Les partisans de ce nouveau monde numérique parallèle sont convaincus qu’il aura un effet profond sur la vie quotidienne, un peu comme l’émergence de l’internet dans les années 90. En effet, les entreprises, grandes et petites, ont déjà commencé à élaborer des plans pour une transition future vers le métavers, qui, pour l’instant, reste plus une aspiration qu’une réalité.


La semaine dernière, Microsoft a déclaré qu’elle envisage de déployer des outils logiciels autour du métavers dans les mois à venir. Pour sa part, Meta a indiqué qu’en travaillant sur le métavers, l’entreprise chercherait des moyens d’aider les créateurs à gagner de l’argent, en puisant potentiellement dans un fonds d’un milliard de dollars que le géant des médias sociaux a déjà créé. Même s’il est difficile à ce stade précoce d’estimer la taille de l’économie probable du métavers, certains analystes estiment que les quelque 80 milliards de dollars dépensés chaque année en biens virtuels dans les jeux vidéo constituaient une indication de l’ampleur du commerce qui pourrait être généré dans cet univers numérique parallèle.

En effet, Meta, qui a déclaré développer des dispositifs de réalité augmentée, vend ses casques de réalité virtuelle Oculus à 299 dollars. Snap Inc, quant à elle, vend la paire de lunettes de réalité augmentée à 380 dollars, tandis que Microsoft commercialise ses casques HoloLens, destinés aux utilisateurs professionnels, à partir de 2.975 dollars. Parmi ses clients, on compte l’armée américaine. En outre, les sociétés de jeux vidéo Roblox Corp. et Epic Games, qui produit «Fortnite», ont organisé des concerts virtuels et d’autres expériences immersives sur leurs plateformes, durant lesquelles les participants pouvaient acheter des objets virtuels, offrant un avant-goût de ce qui peut être réalisé dans le cadre du métavers.

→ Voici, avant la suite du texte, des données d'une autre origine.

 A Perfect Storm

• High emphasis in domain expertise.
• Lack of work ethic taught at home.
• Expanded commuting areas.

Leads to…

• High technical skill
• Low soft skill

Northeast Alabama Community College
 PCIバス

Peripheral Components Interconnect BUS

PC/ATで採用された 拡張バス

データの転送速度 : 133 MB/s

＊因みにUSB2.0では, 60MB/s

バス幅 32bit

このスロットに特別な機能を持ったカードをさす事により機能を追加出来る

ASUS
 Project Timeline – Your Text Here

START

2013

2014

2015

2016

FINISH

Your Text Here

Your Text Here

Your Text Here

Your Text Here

D’autres entreprises adhèrent également au concept de métavers, dont Nike qui a déposé le mois dernier des demandes d’enregistrement de marque indiquant qu’elle souhaite vendre des versions numériques de ses marchandises dans des mondes en ligne.

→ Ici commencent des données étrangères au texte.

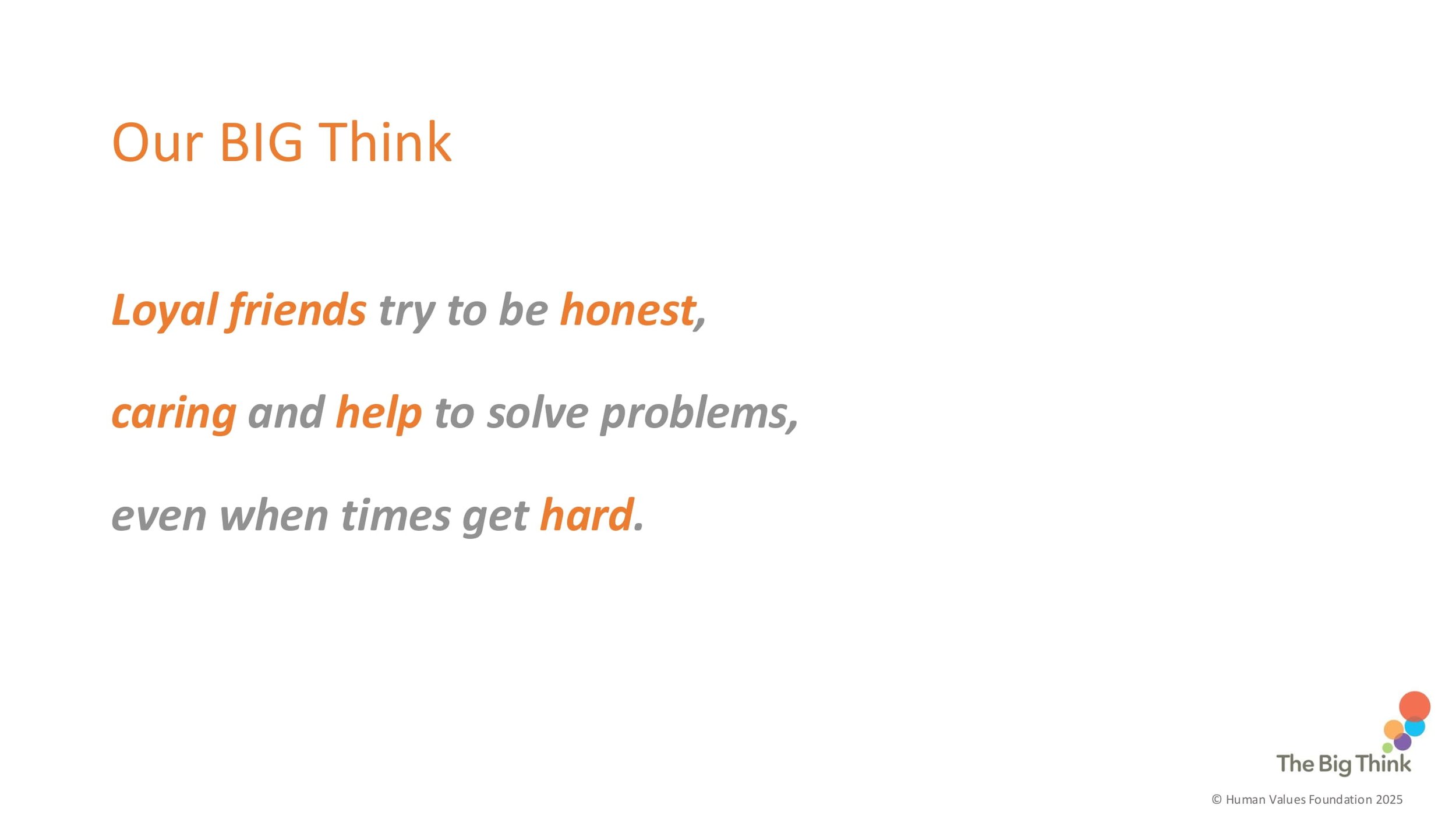 Our BIG Think

Loyal friends try to be honest,

caring and help to solve problems,

even when times get hard.

The Big Think

© Human Values Foundation 2025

Par ailleurs, le marché mondial des équipements de réalité augmentée et virtuelle devrait connaître une croissance de plus de 50 % cette année, pour atteindre un total de 9 millions d’unités expédiées, selon les données d’International Data Corp, qui prédit que, d’ici 2025, les expéditions pourraient atteindre 28,7 millions d’unités. Les possibilités de gagner de l’argent à ce stade sont liées, en grande partie, à l’établissement d’infrastructures pour ce nouveau monde virtuel. Pour ce faire, la publicité numérique, qui a explosé à l’ère des médias sociaux et a constitué l’épine dorsale des revenus de Meta, devrait migrer vers le métavers, dont la construction entraîne des coûts initiaux très élevés. Meta, qui prévoit d’augmenter ses dépenses d’investissement dans des éléments du métavers dès l’année prochaine, a déclaré qu’elle verrait ses coûts d’exploitation diminuer de 10 milliards de dollars en raison de ses efforts dans ce monde émergent. Sceptiques, certains préfèrent rappeler les itérations précédentes du concept, dont Second Life dans les années 2000, qui ont suscité beaucoup d’enthousiasme avant de s’écrouler subitement.